Sometime later, a New York Times article noted that, for all of Springsteen's charity work, there was no site oriented to it. So, in 1996, I created the charities page, which sought to list out charities with which Bruce had worked. This consisted of charities that received proceeds from "Various Artists" records in which Springsteen participated, and also charities that he worked with at his tour stops. Considering that Springsteen works with one or more charities at every show he plays, it goes without saying that the charities page is horribly incomplete -- there are hundreds of charities that could be listed, and I've only got 24. That's something that I hope to rectify in the not-too-distant future.

For nearly a decade, I ran the discography as a purely egalitarian sort of thing; staying totally outside commercial considerations. I just listed the releases, and the names of a few websites that might sell the listings. I knew that people occasionally went to the discography page to find something, which they subsequently bought. Last summer I received an email from someone who was ecstatic after buying his wife seventeen items he found on my site. And I was happy for the little thank-you note. It costs me some money to run the site -- more than it should, probably -- but it just never bothered me that much.

Finally, this past November, a little action taken by my friends over at hollerif gave me a bit of an idea: By becoming an amazon associate, I could get a commission for items sold from my page. It wouldn't be much, but maybe it'd at least cover the cost of the site.

Then I had an epihpany: I can do better than that. I can do much better than that. I could become an amazon associate, get the commission, and then turn around and donate the commission to one of the charities listed on the site. Finally, an explicit linkage at the fan level between the commerce/discography and the public works! A flash of brilliance!

So I hooked up to amazon. I got a neat little logo to display -- and if you click on it now and buy something, some of it's going to go to a charity:

I signed up on November 12. A little late for orders of the Born to Run 30th Anniversary set, but still in time for some of the holiday season shopping. The cool thing was, even if the item bought wasn't Springsteen, so long as they got there from my page, I still got the commission.

Amazon pays out quarterly. For the period from November 12 until December 31, 33 items were sold off the site. Amazon gave me proceeds of $27.12. This may not seem like a lot, but give it a few quarters and I figure it'll add to a healthy amount.

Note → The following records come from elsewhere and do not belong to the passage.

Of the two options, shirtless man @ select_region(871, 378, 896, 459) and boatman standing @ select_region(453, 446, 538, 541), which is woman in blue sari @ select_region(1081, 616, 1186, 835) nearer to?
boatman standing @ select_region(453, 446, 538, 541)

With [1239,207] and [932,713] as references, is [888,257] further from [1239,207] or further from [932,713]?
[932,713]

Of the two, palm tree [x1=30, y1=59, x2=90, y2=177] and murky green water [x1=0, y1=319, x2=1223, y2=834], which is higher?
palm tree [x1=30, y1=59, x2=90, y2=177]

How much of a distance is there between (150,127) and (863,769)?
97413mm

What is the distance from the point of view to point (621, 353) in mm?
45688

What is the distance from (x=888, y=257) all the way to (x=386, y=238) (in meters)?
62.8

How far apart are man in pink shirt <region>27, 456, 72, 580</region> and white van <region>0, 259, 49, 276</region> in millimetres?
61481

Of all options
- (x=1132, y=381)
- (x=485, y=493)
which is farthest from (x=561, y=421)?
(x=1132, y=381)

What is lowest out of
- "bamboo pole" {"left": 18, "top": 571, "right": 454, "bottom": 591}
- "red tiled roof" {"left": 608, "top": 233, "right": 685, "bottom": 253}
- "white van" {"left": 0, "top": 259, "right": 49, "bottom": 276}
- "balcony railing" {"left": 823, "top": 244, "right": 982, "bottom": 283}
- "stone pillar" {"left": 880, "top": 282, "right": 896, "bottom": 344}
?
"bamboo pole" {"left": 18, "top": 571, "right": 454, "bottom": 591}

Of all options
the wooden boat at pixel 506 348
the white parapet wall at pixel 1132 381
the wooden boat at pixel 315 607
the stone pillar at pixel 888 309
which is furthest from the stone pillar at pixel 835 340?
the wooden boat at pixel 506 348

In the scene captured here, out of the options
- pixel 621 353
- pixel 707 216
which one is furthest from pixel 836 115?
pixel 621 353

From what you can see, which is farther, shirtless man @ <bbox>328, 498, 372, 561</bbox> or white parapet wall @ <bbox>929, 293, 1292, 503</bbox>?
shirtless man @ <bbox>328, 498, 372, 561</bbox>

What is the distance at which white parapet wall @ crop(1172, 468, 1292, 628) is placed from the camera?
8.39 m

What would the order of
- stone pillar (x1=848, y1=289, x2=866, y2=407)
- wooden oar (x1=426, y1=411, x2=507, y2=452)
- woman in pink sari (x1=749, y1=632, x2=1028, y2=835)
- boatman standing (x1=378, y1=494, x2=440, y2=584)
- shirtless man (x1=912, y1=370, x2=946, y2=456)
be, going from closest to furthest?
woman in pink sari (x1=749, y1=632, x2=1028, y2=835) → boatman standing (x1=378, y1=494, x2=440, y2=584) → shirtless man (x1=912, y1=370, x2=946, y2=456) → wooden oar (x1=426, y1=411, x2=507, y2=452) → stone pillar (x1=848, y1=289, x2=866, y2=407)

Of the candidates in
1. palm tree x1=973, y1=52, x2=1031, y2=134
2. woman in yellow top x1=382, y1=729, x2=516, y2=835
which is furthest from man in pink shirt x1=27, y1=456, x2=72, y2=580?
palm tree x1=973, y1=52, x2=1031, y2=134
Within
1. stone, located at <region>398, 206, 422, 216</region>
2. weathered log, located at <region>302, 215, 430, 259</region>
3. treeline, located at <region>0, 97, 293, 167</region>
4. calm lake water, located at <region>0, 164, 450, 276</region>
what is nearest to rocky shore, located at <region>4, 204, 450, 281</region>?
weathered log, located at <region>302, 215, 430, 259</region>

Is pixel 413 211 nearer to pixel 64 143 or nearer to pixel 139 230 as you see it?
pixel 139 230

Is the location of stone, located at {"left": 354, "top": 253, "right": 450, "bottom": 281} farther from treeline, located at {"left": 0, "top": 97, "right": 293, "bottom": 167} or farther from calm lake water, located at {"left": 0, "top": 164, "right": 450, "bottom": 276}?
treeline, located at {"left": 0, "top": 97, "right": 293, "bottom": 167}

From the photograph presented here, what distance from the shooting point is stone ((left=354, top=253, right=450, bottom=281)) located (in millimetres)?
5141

Then I had another epiphany: Match the donation. Simply turning over the money to a charity is nice enough, but it's also neutral to me. By matching it, the buyer is partially committing my money, too. Springsteen has matched proceeds from merchandise sales at some of his shows, and that's one aspect of his approach that I'll happily emulate.

My first proceeds from amazon arrived at the end of January. The first selected charity is the Kristen Ann Carr Fund. The donation amount is $50; I'll carry over the remainder of the match for next quarter's recipient. I am tracking each quarter's results at a new donations page.